Abstract
Male urethritis is one of the most common sexually transmitted infections (STIs). However, the aetiology is still unclear in many cases. In this study the prevalences of Epstein–Barr virus (EBV), herpes simplex virus type 1 (HSV-1), HSV-2, cytomegalovirus (CMV), adenovirus, Chlamydia trachomatis, Mycoplasma genitalium and Ureaplasma urealyticum (including subtyping) were investigated. Samples from 112 male STI attendants with microscopically verified urethritis and from a control group of 103 men without clinical or microscopic signs of urethritis were analysed. Prevalences in the urethritis group compared with the controls were as follows: EBV 21%, 6% (P < 0.01); C. trachomatis 15%, 3% (P < 0.01); M. genitalium 6%, 1% (P = 0.067) and U. urealyticum 10%, 10% (ns). The results for HSV-1, HSV-2, CMV and adenovirus were negative in patients, and therefore not analysed in the controls. EBV was shown to be an independent predictor of urethritis and may play a role in its pathogenesis.
INTRODUCTION
Urethral inflammation (urethritis) is common among male patients attending sexually transmitted infection (STI) clinics. Patients can present with symptoms like discharge, dysuria or urethral pruritus, but asymptomatic cases are common. 1 Recognized causes of urethritis are Neisseria gonorrhoeae and Chlamydia trachomatis. Mycoplasma genitalium is another established cause of non-gonococcal, non-chlamydial urethritis (NGNCU), 2 and Ureaplasma urealyticum (biovar 2, subtype 1) has also been implicated as an aetiologic agent in some studies, while others have not been able to confirm this association. 3,4 Even though defined pathogens can be found in many cases of urethritis, the aetiology is still unknown in the majority of cases of NGNCU. Few studies have addressed the role of viruses in the pathogenesis, and the primary aim of this investigation was to elucidate the role of viral microorganisms as possible aetiological agents of male urethritis.
METHODS
Study population
This study was performed among male attendees at the STI clinics of Sahlgrenska University Hospital, Södra Älvsborgs Hospital and Skövde Kärnhospital during periods from 2004 to 2007. Patients were not included when the clinic was too busy or when other than the authors were working. Initially 124 patients were included, but 12 of the samples were lost for analysis. As many as 70 patients (63%) reported earlier episodes of urethritis. Twenty-four patients had been treated with antibiotics for urethritis within the previous three months.
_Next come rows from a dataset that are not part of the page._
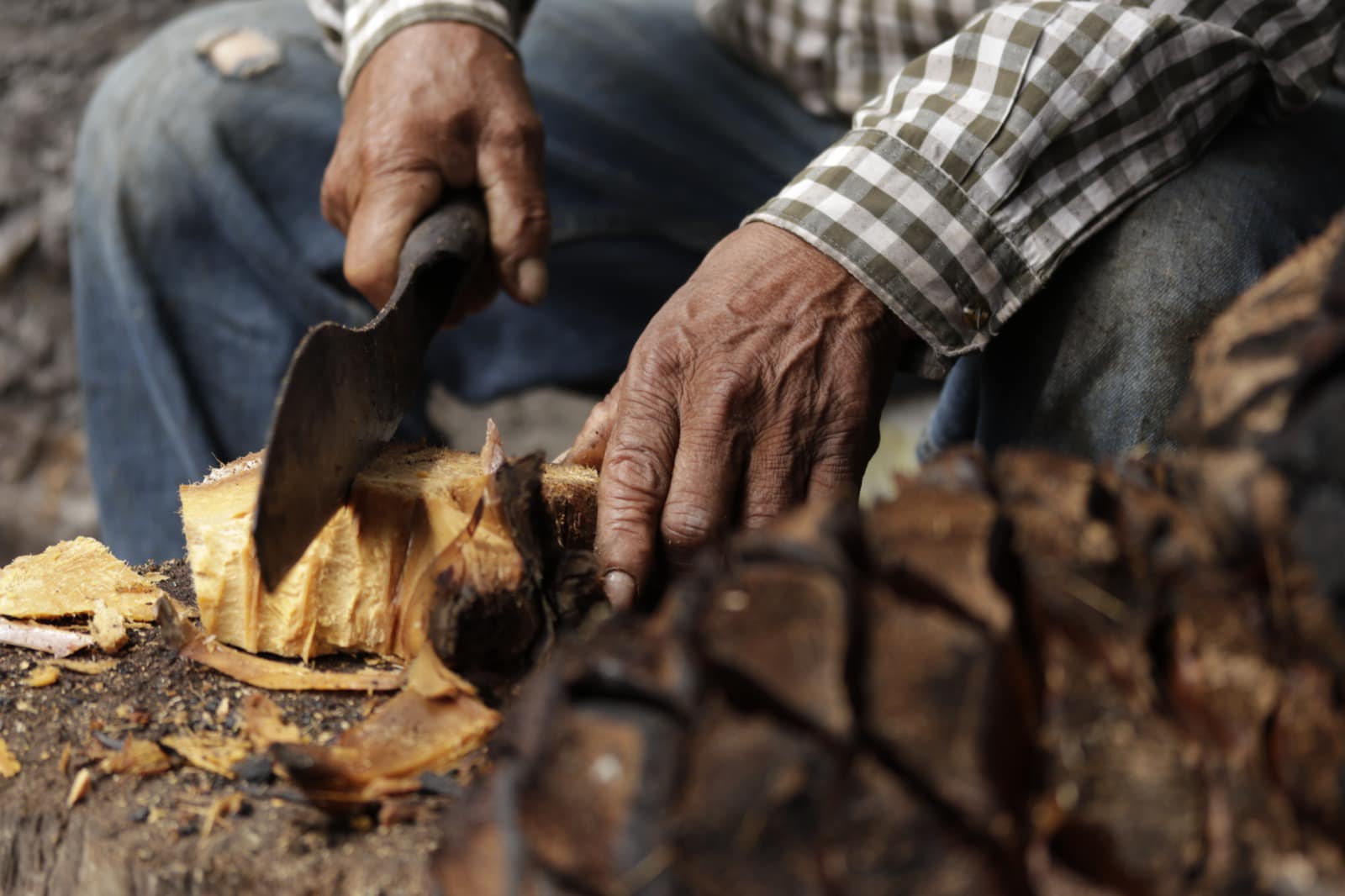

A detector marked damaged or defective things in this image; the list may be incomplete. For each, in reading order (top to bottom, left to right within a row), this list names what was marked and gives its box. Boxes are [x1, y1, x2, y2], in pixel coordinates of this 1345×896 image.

rusty metal blade [250, 198, 487, 586]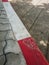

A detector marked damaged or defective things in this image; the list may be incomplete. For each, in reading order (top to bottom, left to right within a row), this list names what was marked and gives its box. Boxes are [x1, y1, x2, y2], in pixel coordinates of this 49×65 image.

cracked asphalt [0, 2, 26, 65]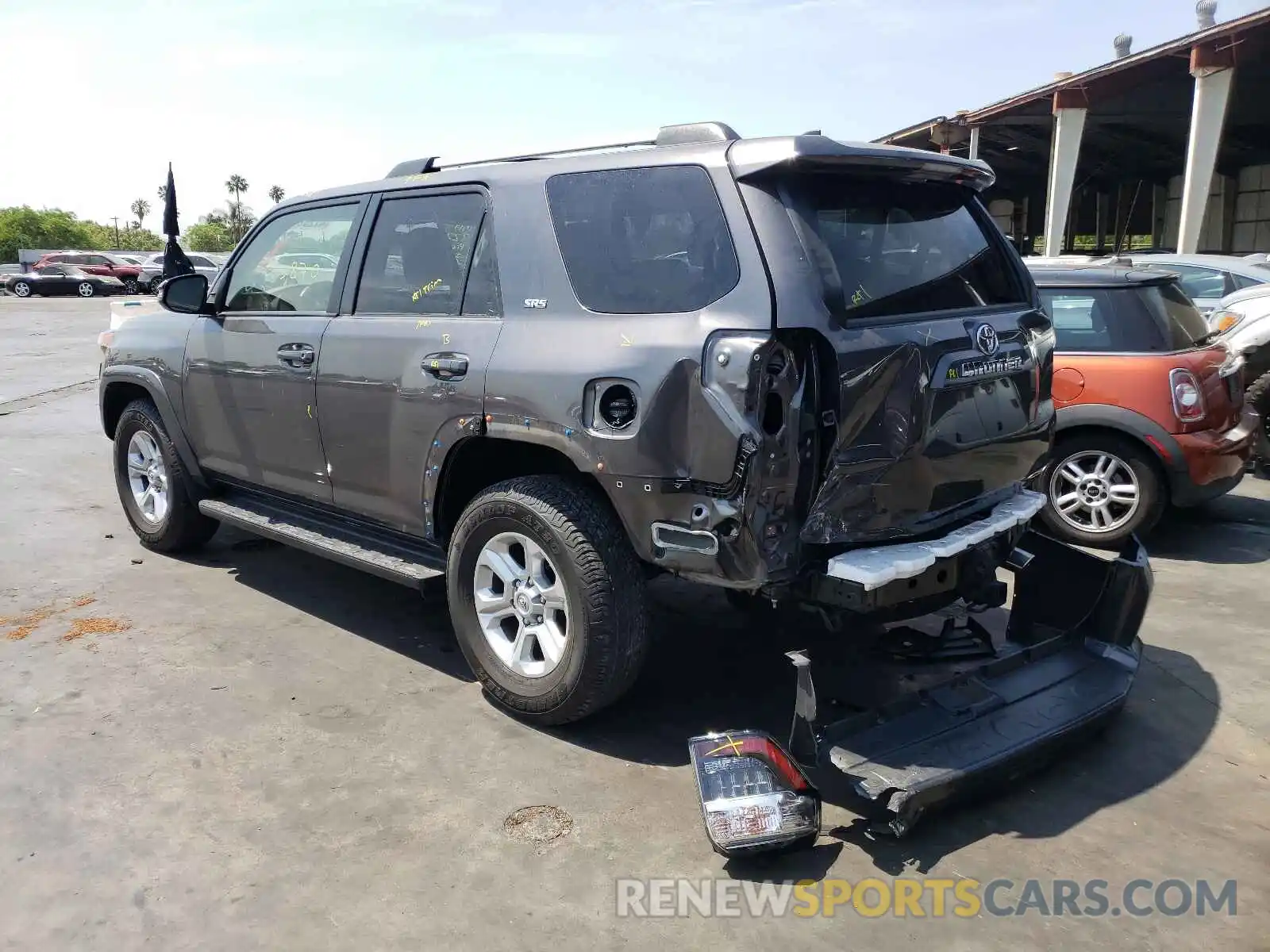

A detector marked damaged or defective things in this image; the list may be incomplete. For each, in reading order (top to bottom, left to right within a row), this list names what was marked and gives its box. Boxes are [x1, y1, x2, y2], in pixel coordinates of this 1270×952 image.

damaged rear end of suv [680, 132, 1158, 858]
detached taillight [1168, 368, 1199, 424]
detached taillight [691, 736, 818, 863]
detached rear bumper cover [813, 533, 1153, 838]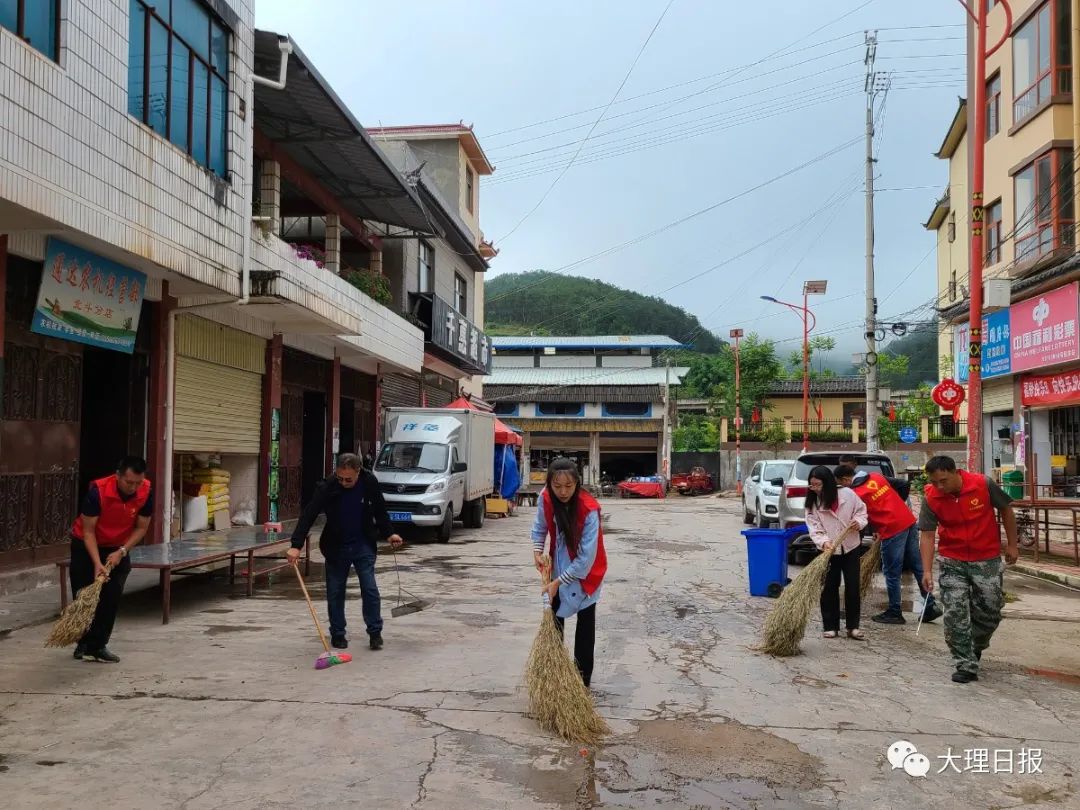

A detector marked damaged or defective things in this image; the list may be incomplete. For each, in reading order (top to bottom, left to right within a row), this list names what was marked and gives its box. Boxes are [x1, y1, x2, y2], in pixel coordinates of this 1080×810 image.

cracked pavement [2, 498, 1080, 807]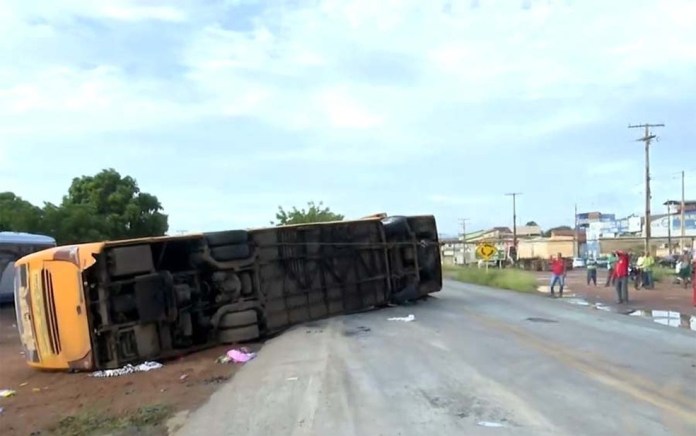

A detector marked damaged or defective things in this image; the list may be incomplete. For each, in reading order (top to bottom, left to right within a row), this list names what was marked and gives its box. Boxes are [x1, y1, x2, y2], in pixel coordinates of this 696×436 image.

overturned yellow bus [12, 215, 440, 372]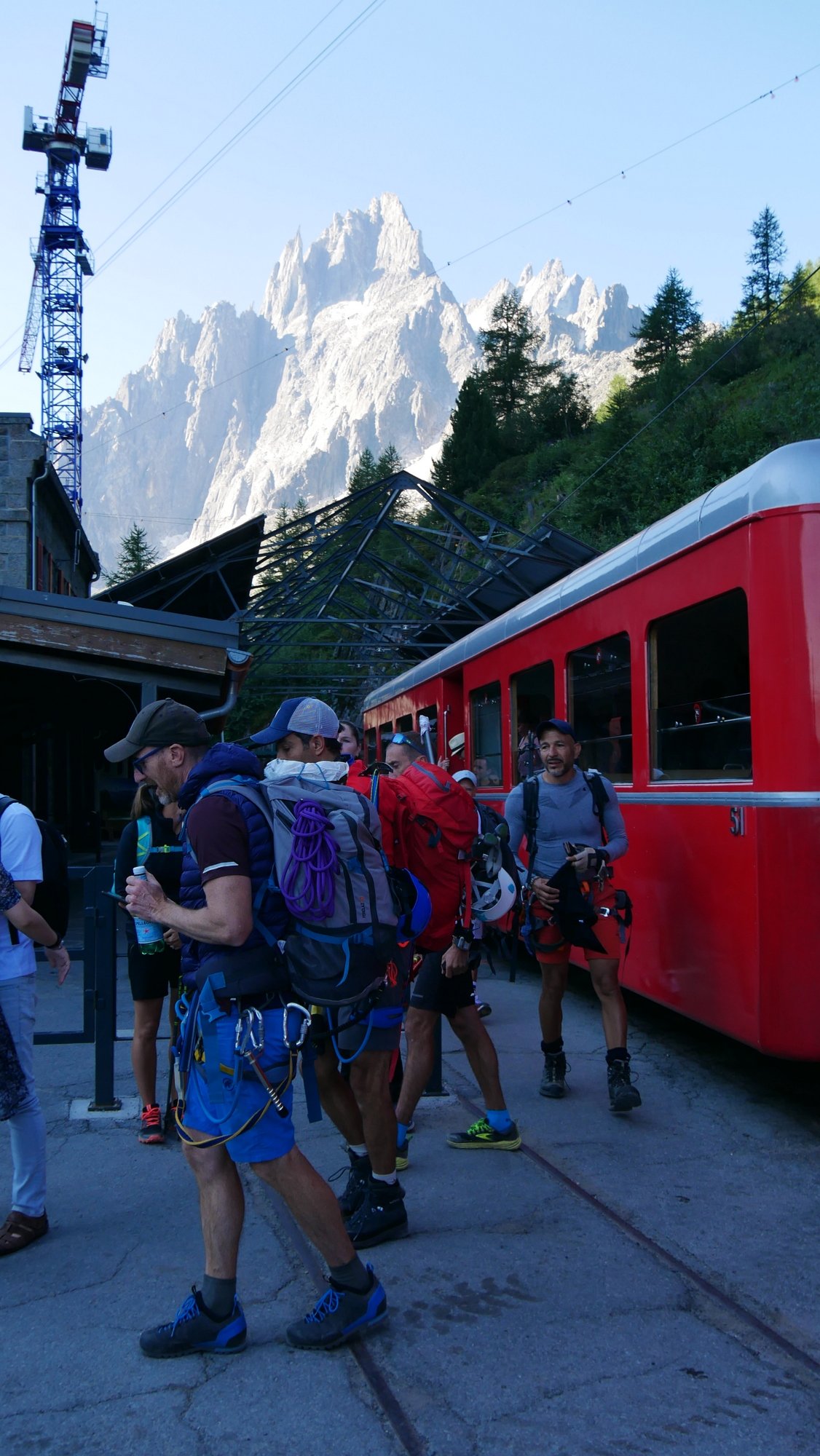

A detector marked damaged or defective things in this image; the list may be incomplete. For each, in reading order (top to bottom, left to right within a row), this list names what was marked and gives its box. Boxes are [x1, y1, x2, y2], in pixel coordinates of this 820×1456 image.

cracked pavement [1, 955, 820, 1456]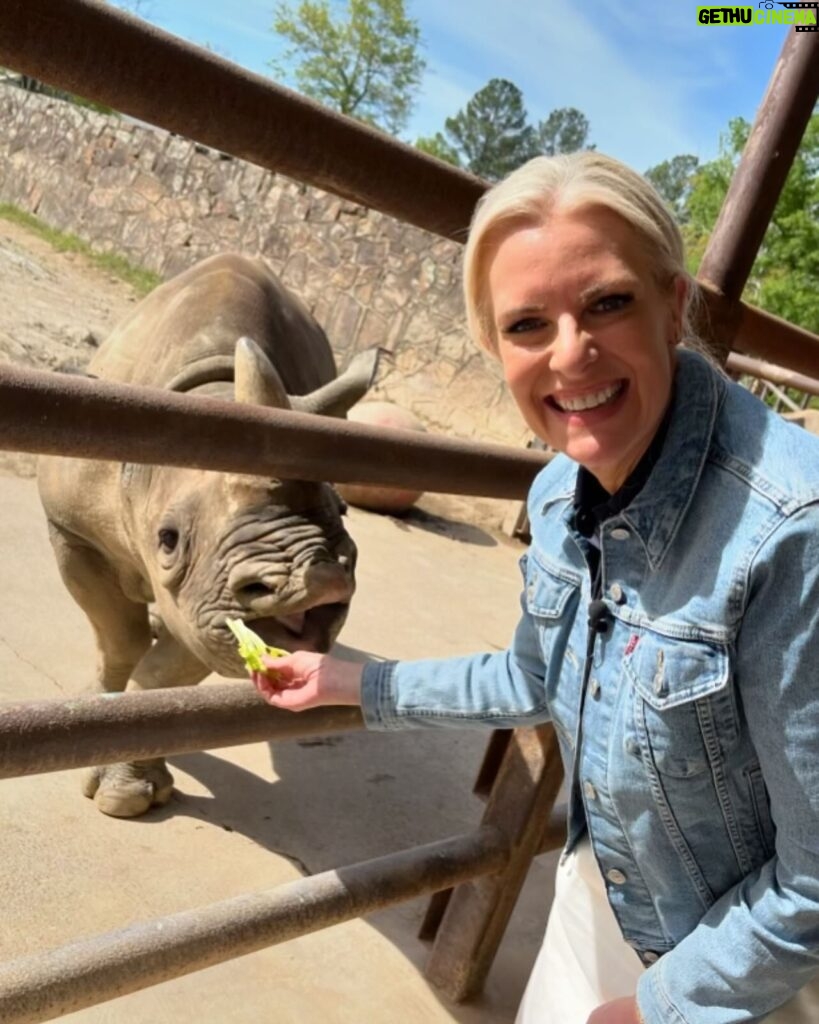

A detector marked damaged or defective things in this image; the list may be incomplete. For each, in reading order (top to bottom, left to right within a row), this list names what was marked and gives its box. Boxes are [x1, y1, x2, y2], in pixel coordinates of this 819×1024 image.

rusty metal bar [0, 0, 487, 241]
rusty metal bar [696, 29, 818, 305]
rusty metal bar [0, 364, 548, 499]
rusty metal bar [724, 352, 818, 399]
rusty metal bar [0, 684, 362, 778]
rusty metal bar [0, 823, 507, 1024]
rusty metal bar [421, 729, 565, 999]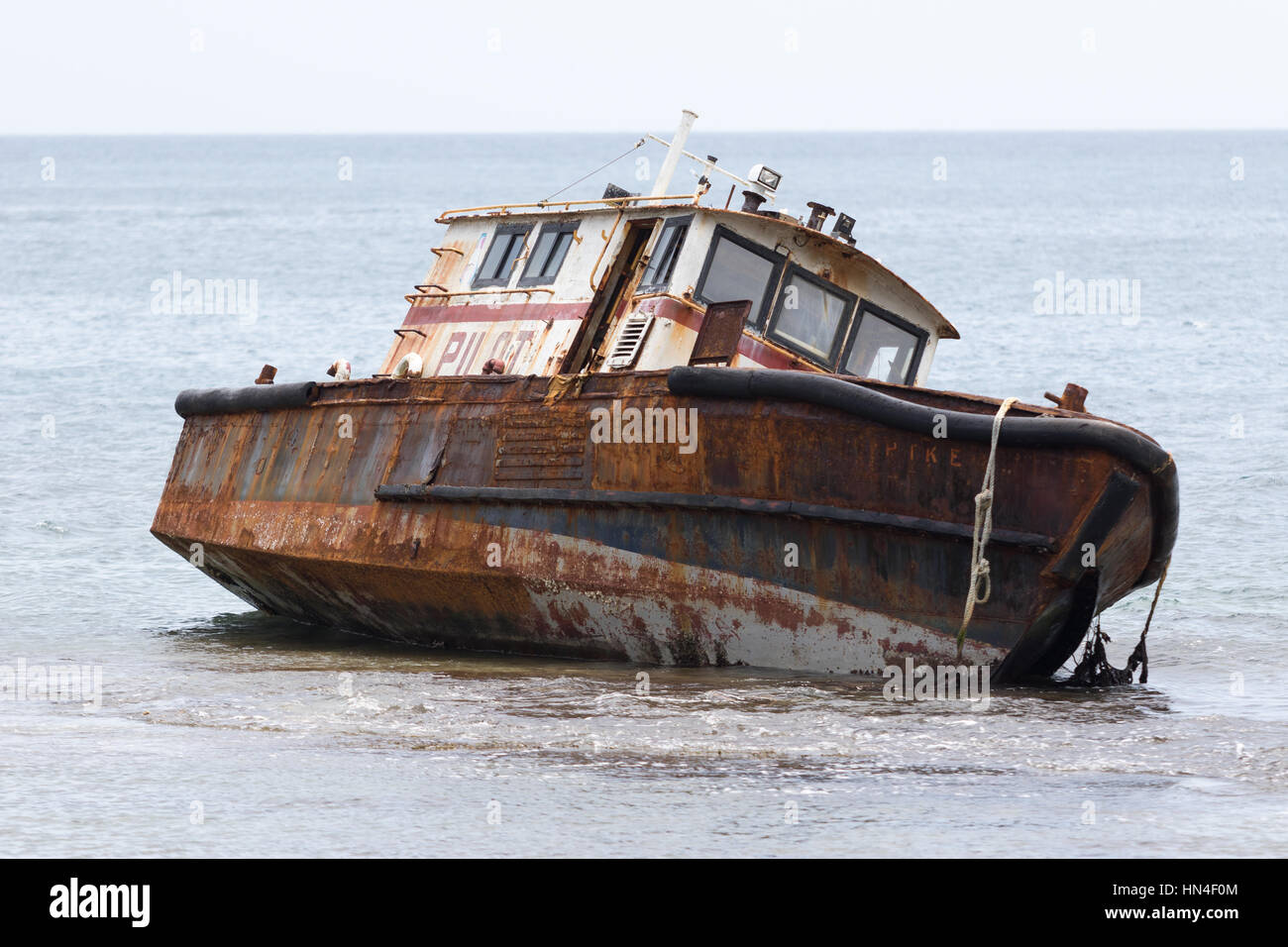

A questionnaire was used to record symptoms, sexual history and demographics. The inclusion criterion for patients was microscopic urethritis, defined as ≥5 polymorphonuclear leukocytes (PMNL) per high power field (hpf) (×1000 magnification) observed in ≥5 fields in a methylene-blue-stained smear of urethral secretion, collected with a plastic loop. As controls, 103 patients attending the STI clinics for reasons other than urethritis were included. Inclusion criteria for the controls were no microscopic signs of urethritis (≤2 PMNL/hpf) and no symptoms consistent with urethritis. The level of ≤2 PMNL/hpf was set in order to exclude patients with unclear microscopic findings. Everyone included in the study was offered a test for human immunodeficiency virus (HIV). None of the study subjects were on antibiotics or had visual lesions of genital herpes or balanitis involving meatus when entering the study. Demographic data are presented in Table 1.
Demographic data for patients and controls
STI = sexually transmitted infection; PMNL = polymorphonuclear leukocyte; hpf = high-power field
*ns = non-significant
Clinical specimens
In the urethritis group, samples for analysis of Epstein–Barr virus (EBV), herpes simplex virus type 1 (HSV-1), HSV-2, cytomegalovirus (CMV), adenovirus and U. urealyticum biovar 2 (subtyped to no. 1, 2 or 3) were taken with a thin cotton-tipped swab from the urethra and transported in a tube with 1 mL of sterile NaCl. A first-void urine (FVU) sample (incubation time in the bladder ≥1 hour) was collected for the analyses of C. trachomatis and M. genitalium.
In the control group, urethral specimens were collected as above for analysis of EBV and U. urealyticum. Since no samples from the urethritis group were positive for HSV-1, HSV-2, CMV or adenoviruses, these analyses were not performed in the control group. FVU samples were analysed using polymerase chain reaction (PCR) of C. trachomatis and M. genitalium.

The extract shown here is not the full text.